Recurrent Respiratory Papillomatosis (RRP)
- RRP is caused by a viral infection by the human papilloma virus (HPV). Viral infection with HPV results in small wart-like growths (papillomas) on the vocal folds.
- Vocal fold growths can cause hoarseness. They can also cause significant breathing problems if they become bulky and obstruct the breathing passage.
- There are currently no good medical treatments for the viral papilloma. Several anti-viral medications are being investigated, however.
- Typically, the growths require physical removal either with a laser, cold steel micro instruments, or with a laryngeal debrider instrument.
- Some immunological changes occur as a child ages, which may bring the viral infection under control. Until that time, the treatment standard is periodic removal of the papillomas to maintain the breathing passage without irreversibly scarring the larynx.
(For more information, see Recurrent Respiratory Papillomatosis.)
Tumors
- Tumors of the larynx are extremely rare but should be considered in any child with persistent or progressive hoarseness.
- Visualization of the larynx is the best way to determine the presence or absence of a tumor of the larynx.
- If a tumor is present, biopsy is often required for diagnosis before a definitive treatment plan can be established.

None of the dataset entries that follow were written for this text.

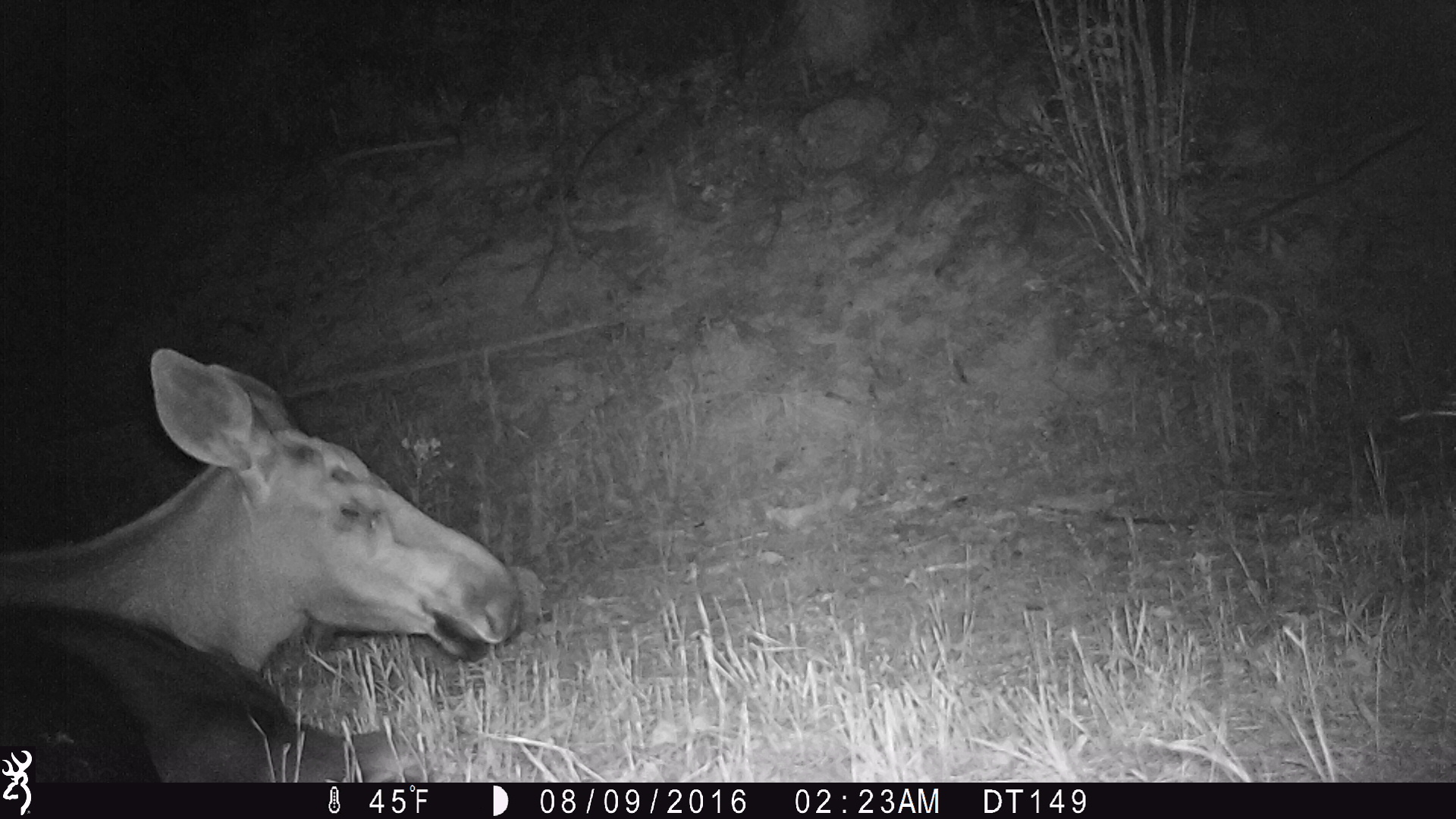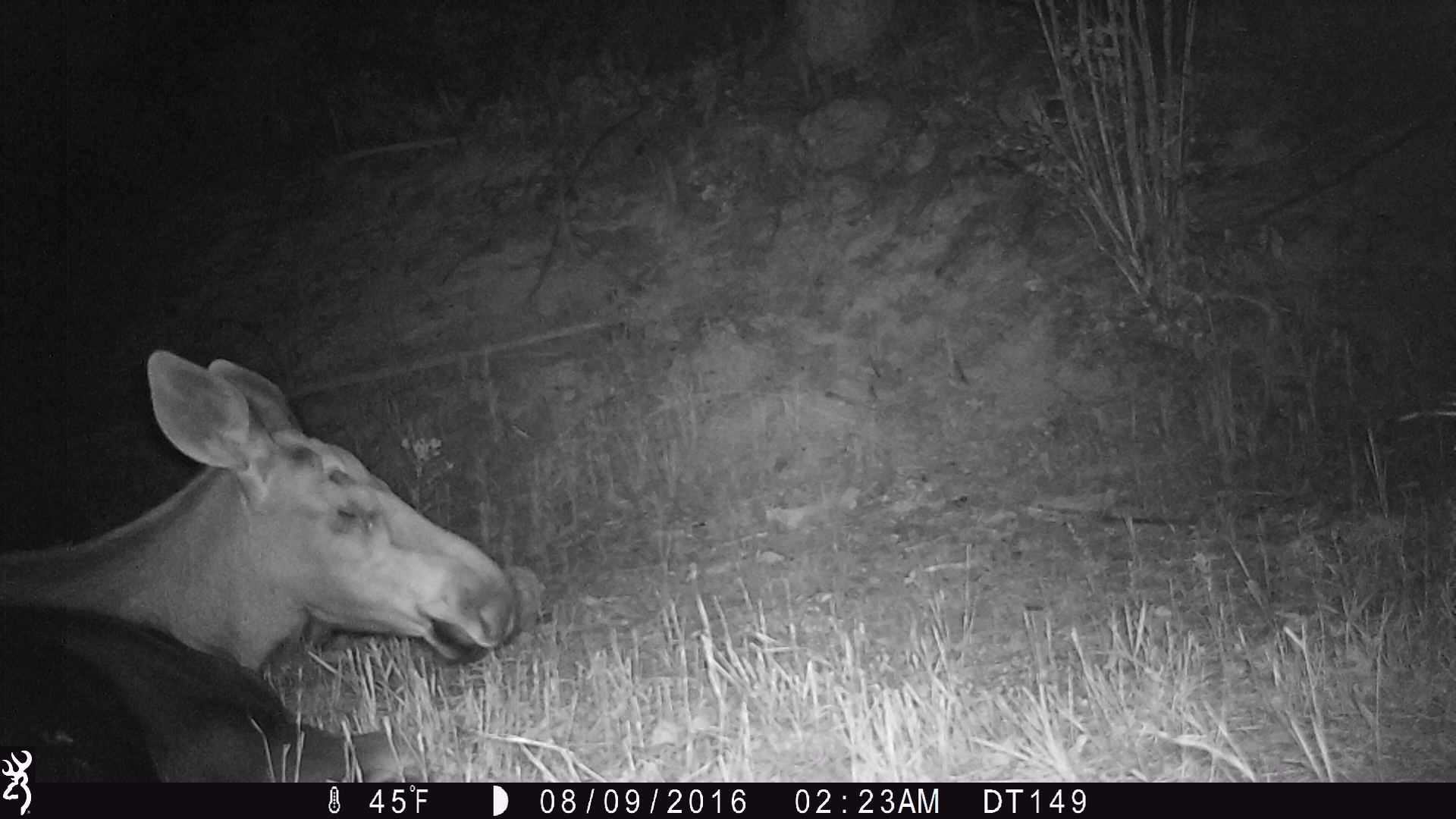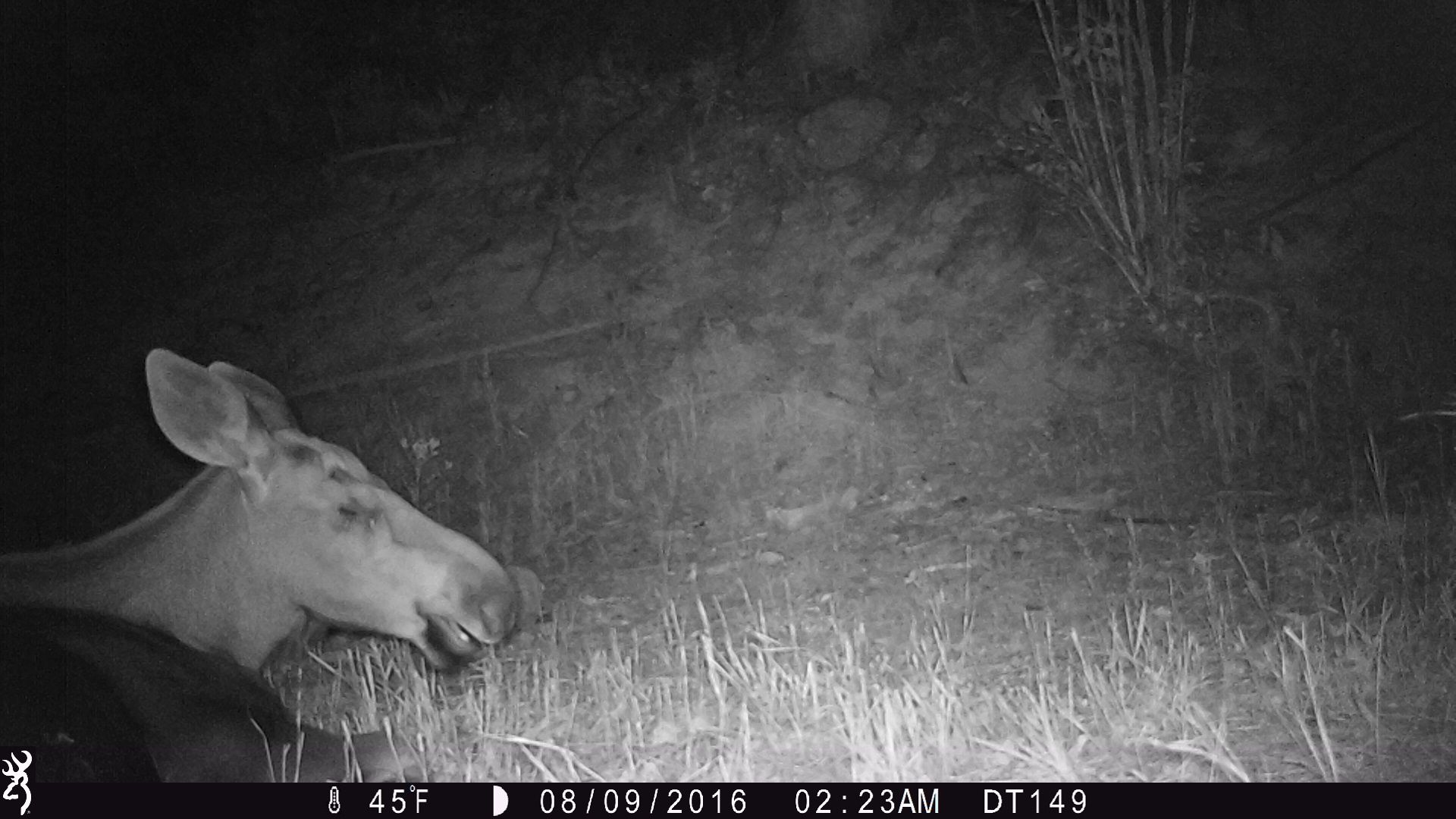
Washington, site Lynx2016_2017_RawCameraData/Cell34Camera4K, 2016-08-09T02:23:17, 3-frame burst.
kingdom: Animalia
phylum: Chordata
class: Mammalia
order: Artiodactyla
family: Cervidae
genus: Alces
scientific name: Alces alces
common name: moose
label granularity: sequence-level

Endotracheal Tube Complications
- Placement of a tube through the larynx (endotracheal intubation) to help with breathing either during surgery or for other major illnesses may damage the voice box, causing hoarseness.
- Injuries may include:
- Paresis of the vocal fold
- Dislocation of the arytenoid cartilage of the vocal fold
- Narrowing from scar formation in the area just under the vocal folds (subglottis)
- Hoarseness that persists after endotracheal tube placement should be evaluated and will likely require visualization of the larynx either in the office and/or operating room.
- Depending on the nature and cause of hoarseness, treatment is possible.
Congenital Abnormalities
- Congenital abnormalities of the larynx can cause hoarseness in older children. These abnormalities may also cause breathing troubles and often present in the very young.
- Laryngeal web: Occasionally a web across the front portion of the larynx (laryngeal web) may not cause breathing problems but can cause hoarseness. The diagnosis of a laryngeal web relies on visualization of the voice box. The web at times may be divided through the mouth with endoscopic techniques but often requires dividing the subglottis as well with an incision through the neck. This procedure allows enlargement of the cricoid ring, if it is affected.